> [Instruksi 1]
Jawablah tiga pertanyaan berikut berdasarkan kutipan dokumen.
(a) Kapan penulis baru mengenal istilah 5W 1H?
(b) Berapa kata panjang lede berita yang disebutkan dalam teks?
(c) Di mana penulis mengikuti pendidikan jurnalistik sebelum diterjunkan ke lapangan?
> [Instruksi 2] Buatlah ringkasan kutipan dokumen dalam dua kalimat.

> [Kutipan dokumen]
* * * * * * * * *
Waktu sedang subur-suburnya membuat fiksi, cerita pendek maupun novelet
semasa duduk di bangku SMA dan berlanjut di perguruan tinggi, apa yang saya
lakukan benar-benar otodidak, tanpa mengenal teori. Bahkan, saya tidak paham
istilah 5W 1H. Belakangan saat saya kuliah, saya baru mengenal 5W 1H, yakni
kependekan dari who, what, where, when, why, how. Ini adalah rumus lawas dari novelis Rudyar Kipling.
Saat menjadi jurnalis, saya berdisiplin diri dengan 5W 1H ini, terutama
saat menulis “lede” (ada yang menyebutnya “lead”) berita, yakni satu paragraf
(atau dua paragraf) pembuka berita. Dalam kurang-lebih 35-40 kata, saya harus
menyisipkan 5W 1H ini. Itu dalam menulis berita.
Bagaimana 5W 1H ini dalam mengembangkan cerita? Saya punya pengalaman sendiri,
yang jauh dari teori manapun karena saya tidak mengenalnya. Saat saya mengikuti
pendidikan jurnalistik di harian Kompas, sebelum diterjunkan ke lapangan, oleh guru saya
diajarkan formula 5W 1H dalam bahasa Inggris sebagai berikut:
- Who is it about? = tentang siapa?
* * * * * * * * *
> [Entri data]
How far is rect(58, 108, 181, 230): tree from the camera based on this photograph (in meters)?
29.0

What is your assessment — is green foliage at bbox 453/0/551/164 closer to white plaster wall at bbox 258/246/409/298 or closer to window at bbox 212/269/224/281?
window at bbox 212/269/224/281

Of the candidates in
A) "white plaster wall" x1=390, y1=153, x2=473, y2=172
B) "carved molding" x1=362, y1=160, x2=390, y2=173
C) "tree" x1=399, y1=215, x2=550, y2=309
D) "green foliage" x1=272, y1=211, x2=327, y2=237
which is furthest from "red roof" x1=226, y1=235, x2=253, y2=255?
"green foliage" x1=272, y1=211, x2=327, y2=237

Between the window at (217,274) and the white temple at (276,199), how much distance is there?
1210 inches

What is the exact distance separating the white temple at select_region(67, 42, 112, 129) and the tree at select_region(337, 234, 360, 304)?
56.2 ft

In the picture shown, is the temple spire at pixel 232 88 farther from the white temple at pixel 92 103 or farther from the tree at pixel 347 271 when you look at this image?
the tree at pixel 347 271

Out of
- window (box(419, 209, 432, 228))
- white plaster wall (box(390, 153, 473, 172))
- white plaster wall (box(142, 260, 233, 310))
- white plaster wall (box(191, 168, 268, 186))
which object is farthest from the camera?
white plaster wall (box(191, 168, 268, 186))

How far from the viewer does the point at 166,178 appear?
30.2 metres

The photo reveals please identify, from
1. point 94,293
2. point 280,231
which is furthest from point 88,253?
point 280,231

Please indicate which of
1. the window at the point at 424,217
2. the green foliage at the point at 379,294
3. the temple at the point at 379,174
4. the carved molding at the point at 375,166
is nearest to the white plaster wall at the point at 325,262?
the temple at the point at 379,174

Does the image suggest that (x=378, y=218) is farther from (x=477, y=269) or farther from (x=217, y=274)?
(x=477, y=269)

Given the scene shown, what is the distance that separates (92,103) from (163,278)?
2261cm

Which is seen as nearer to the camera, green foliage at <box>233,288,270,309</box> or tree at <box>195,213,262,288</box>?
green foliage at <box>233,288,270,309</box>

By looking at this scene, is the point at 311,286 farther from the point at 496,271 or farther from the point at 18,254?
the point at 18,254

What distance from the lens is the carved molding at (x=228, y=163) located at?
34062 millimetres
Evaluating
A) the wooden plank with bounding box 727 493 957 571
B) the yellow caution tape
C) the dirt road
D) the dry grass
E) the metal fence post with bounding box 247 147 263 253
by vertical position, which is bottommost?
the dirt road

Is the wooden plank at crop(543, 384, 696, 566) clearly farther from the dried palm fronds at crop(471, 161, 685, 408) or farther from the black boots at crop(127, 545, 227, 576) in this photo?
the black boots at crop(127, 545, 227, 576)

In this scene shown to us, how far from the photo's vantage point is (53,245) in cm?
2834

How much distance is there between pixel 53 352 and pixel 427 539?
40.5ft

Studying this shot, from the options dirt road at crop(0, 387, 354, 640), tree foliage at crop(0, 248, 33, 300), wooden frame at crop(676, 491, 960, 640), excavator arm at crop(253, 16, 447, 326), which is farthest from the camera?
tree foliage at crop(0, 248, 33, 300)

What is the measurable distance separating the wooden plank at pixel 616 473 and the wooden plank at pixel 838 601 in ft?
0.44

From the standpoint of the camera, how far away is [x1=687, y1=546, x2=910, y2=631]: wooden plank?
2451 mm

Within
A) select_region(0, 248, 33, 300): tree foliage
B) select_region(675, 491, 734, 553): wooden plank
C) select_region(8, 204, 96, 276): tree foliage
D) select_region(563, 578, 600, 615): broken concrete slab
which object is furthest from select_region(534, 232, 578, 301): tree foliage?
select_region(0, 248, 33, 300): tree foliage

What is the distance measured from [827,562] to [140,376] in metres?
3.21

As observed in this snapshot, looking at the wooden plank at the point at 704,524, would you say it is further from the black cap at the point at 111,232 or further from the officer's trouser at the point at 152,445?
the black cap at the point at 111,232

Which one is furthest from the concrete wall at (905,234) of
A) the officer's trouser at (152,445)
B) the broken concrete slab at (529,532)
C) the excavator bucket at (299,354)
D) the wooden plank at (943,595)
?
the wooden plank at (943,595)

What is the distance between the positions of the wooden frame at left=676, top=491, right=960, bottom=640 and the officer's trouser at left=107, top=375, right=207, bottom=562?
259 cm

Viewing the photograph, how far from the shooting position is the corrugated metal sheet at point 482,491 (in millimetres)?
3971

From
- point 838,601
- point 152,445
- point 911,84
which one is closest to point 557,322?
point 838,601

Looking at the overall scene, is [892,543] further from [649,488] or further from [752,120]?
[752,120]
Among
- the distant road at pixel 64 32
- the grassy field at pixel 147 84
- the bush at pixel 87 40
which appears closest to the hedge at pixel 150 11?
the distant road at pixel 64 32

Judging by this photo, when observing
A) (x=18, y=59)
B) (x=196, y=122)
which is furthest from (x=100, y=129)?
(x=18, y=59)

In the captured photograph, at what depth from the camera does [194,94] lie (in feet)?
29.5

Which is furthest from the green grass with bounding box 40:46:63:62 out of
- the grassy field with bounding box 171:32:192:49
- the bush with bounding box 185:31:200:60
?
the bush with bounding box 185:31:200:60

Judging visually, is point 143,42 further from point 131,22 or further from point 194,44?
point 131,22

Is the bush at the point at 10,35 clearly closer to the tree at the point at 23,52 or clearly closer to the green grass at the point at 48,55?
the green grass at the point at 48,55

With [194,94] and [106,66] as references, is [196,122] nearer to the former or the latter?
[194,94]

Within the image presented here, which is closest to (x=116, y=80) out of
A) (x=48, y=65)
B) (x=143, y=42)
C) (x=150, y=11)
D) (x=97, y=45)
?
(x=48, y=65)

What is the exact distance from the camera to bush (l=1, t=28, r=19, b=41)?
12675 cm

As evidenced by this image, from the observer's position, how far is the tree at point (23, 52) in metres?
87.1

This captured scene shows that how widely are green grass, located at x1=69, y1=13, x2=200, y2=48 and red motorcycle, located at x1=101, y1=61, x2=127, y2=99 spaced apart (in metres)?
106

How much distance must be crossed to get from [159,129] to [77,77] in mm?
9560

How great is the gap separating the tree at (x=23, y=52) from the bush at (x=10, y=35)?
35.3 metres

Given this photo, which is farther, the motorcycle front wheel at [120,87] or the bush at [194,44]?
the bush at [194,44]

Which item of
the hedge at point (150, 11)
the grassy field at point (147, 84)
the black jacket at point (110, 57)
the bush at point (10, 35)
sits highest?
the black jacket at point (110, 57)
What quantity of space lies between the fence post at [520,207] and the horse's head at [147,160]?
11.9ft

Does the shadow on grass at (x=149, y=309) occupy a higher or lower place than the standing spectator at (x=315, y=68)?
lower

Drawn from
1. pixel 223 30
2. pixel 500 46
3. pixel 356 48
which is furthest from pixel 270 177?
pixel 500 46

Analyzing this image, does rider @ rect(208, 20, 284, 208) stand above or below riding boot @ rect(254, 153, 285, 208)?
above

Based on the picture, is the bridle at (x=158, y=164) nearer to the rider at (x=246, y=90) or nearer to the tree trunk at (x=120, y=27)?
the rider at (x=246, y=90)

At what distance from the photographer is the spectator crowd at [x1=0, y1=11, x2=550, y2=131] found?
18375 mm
* * * * * * * * *
> [Jawaban lengkap 1]
(a) Saat kuliah.
(b) Kurang-lebih 35-40 kata.
(c) Di harian Kompas.

> [Jawaban lengkap 2] Penulis membuat fiksi secara otodidak semasa SMA dan perguruan tinggi tanpa mengenal teori, lalu baru mengenal rumus 5W 1H (who, what, where, when, why, how) saat kuliah. Sebagai jurnalis, penulis berdisiplin memakai 5W 1H, terutama saat menulis lede berita sepanjang kurang-lebih 35-40 kata, dan formula itu diajarkan dalam bahasa Inggris dalam pendidikan jurnalistik di harian Kompas.